The doctor comes in to check on me. “I don’t know how you carried the baby as long as you did,” he says. “We almost lost you.”
“My sister is very strong,” May says. “She’s been through worse than this. She’ll have another baby.”
The doctor shakes his head. “I’m afraid she won’t be able to have another child.” He turns to look at me. “You’re lucky you have your daughter.”
May squeezes my hand confidently. “The doctors told you that before and look what happened. You and Sam can try again.”
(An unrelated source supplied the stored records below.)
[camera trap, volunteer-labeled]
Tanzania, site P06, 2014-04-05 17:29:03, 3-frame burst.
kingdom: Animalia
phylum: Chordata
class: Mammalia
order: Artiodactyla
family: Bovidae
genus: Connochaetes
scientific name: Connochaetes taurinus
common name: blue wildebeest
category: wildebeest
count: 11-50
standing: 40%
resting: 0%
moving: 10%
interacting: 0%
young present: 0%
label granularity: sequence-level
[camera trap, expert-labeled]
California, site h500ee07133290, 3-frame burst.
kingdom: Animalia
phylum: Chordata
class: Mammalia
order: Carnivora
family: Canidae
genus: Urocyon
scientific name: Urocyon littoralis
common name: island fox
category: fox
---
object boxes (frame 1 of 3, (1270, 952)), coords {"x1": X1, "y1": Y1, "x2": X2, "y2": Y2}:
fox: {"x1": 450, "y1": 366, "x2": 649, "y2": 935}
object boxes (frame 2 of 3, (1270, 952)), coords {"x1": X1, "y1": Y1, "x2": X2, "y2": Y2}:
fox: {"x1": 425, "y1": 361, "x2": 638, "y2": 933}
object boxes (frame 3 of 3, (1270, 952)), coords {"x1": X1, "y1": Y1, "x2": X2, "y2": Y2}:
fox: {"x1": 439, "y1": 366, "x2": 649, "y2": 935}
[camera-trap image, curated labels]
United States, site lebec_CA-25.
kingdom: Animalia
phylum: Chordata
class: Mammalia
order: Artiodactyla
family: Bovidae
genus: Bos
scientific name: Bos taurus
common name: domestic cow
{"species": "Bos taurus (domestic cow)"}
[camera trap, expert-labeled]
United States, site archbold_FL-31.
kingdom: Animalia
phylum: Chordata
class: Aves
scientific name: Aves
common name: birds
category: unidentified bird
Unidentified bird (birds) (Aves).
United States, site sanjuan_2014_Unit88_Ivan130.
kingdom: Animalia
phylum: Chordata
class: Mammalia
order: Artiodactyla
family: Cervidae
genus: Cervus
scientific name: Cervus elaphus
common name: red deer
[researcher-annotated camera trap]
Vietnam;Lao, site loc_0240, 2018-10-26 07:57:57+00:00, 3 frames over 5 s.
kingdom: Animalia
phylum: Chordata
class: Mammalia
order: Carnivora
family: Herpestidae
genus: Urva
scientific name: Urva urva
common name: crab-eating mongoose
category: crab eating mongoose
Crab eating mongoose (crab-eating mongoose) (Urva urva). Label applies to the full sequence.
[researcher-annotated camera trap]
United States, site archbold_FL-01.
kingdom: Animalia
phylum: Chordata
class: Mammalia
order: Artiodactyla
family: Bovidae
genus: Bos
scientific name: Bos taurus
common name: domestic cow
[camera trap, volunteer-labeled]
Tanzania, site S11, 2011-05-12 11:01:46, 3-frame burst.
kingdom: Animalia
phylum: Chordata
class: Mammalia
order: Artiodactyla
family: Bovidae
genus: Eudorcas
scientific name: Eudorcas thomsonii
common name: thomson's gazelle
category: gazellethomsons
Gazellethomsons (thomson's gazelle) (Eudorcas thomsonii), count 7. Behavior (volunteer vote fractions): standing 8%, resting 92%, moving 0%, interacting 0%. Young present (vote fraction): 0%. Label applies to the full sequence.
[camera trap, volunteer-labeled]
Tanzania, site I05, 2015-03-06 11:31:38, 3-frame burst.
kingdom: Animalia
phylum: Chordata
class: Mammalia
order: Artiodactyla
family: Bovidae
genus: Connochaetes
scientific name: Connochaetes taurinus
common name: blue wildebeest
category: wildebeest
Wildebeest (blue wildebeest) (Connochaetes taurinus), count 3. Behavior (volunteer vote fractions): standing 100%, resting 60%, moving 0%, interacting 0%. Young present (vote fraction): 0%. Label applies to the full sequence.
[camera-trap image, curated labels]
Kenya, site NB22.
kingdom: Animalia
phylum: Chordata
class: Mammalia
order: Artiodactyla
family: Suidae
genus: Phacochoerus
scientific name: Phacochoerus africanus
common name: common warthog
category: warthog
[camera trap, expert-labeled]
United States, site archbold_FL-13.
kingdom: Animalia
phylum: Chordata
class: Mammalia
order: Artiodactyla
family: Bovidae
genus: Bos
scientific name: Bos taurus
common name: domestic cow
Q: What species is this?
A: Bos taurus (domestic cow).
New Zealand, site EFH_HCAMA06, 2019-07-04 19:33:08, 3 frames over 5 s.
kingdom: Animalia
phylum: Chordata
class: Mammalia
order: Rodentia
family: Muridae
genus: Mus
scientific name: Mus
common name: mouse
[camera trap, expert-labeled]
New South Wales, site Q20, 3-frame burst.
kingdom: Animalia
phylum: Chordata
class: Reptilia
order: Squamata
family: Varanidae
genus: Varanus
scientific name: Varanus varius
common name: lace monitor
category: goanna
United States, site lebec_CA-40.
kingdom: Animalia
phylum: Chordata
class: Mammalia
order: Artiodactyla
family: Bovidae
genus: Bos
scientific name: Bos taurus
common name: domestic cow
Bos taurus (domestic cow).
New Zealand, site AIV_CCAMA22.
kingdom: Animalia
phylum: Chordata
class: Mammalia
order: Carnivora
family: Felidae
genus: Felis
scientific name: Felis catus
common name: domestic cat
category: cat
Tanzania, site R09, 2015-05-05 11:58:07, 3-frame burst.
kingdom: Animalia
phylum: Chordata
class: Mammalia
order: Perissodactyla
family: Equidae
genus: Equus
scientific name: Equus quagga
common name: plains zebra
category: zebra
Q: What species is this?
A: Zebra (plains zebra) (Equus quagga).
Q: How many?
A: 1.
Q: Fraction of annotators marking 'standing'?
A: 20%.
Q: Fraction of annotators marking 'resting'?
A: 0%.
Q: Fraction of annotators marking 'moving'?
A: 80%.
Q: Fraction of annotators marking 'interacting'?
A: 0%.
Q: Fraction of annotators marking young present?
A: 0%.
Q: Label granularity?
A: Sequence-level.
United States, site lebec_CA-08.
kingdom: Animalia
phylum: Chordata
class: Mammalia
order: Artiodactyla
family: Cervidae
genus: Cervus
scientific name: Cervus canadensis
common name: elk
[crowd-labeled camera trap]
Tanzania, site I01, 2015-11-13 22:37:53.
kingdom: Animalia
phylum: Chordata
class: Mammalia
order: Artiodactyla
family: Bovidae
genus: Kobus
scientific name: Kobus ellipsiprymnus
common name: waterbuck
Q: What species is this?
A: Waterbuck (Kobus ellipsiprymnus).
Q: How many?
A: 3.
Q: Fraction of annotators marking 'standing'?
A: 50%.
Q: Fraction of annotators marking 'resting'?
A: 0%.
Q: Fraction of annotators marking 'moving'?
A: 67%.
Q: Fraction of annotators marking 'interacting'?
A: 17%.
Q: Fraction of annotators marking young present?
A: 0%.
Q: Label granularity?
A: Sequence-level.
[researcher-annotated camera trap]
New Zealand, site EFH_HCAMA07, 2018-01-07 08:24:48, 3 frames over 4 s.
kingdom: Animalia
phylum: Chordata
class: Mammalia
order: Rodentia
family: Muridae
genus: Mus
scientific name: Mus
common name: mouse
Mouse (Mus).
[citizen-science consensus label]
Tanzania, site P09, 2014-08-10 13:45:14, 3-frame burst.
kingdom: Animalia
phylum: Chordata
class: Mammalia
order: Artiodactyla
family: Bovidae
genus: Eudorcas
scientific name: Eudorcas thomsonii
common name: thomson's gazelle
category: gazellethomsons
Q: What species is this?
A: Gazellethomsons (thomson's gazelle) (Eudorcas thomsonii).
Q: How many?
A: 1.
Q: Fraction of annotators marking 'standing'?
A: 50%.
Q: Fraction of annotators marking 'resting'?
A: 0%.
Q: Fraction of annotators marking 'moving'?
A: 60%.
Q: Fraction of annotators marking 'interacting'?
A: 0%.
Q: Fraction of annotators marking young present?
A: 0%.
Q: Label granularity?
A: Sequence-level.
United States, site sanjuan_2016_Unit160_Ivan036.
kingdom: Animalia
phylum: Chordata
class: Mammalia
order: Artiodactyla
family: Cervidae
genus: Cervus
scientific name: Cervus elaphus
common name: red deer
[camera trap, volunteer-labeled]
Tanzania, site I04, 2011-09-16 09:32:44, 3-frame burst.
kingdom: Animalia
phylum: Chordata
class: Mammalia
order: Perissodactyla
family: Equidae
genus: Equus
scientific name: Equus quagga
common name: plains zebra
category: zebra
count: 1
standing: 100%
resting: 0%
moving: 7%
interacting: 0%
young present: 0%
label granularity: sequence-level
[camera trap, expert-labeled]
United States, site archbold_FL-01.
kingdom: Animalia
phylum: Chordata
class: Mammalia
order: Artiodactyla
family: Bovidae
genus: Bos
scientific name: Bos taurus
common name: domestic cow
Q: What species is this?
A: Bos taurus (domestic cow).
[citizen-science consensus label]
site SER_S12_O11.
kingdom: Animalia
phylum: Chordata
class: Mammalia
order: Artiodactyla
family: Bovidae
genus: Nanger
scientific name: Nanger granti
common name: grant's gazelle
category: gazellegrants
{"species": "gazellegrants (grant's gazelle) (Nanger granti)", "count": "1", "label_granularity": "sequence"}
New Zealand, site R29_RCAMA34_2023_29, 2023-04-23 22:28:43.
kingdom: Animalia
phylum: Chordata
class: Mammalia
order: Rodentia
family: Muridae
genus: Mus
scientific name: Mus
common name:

I think these are among the worst words I’ve ever heard. I want to scream, I’ve lost my baby! How can my sister not know what I’m feeling? How can she not understand what it is to have lost this person who’s been swimming inside me for nine months, whom I’ve loved with my whole heart, whom I’ve steeped with so many hopes? But May’s words are not the worst I can hear.
“I’m afraid that won’t be possible.” The doctor covers the horror of his words with his strange lo fan cheerfulness and reassuring smile. “We took out everything.”
I can’t bear to cry in front of this man. I focus my eyes on my jade bracelet. All these years and for all the years after I die, it will remain unchanged. It will always be hard and cold-just a piece of stone. Yet for me it is an object that ties me to the past, to people and places that are gone forever. Its continued perfection serves as a physical reminder to keep living, to look to the future, to cherish what I have. It reminds me to endure. I’ll live one morning after another, one step after another, because my will to continue is so strong. I tell myself these things and I tamp steel around my heart to cover my sorrow, but they don’t help me when the family comes into the room.
Yen-yen’s face sags like a sack of flour. Father’s eyes are as dull and dark as lumps of coal. Vern takes the news physically, wilting before the rest of us like a cabbage after a terrible storm. But Sam… Oh, Sam. That night ten years ago when he confessed his life to me, he said he didn’t need a son, but these last months I’ve seen how much he wanted-needed-a son who would carry on his name, who would venerate him as an ancestor, who would live all the dreams that Sam has but will never achieve. I’d given my husband hope, and now I’ve destroyed it.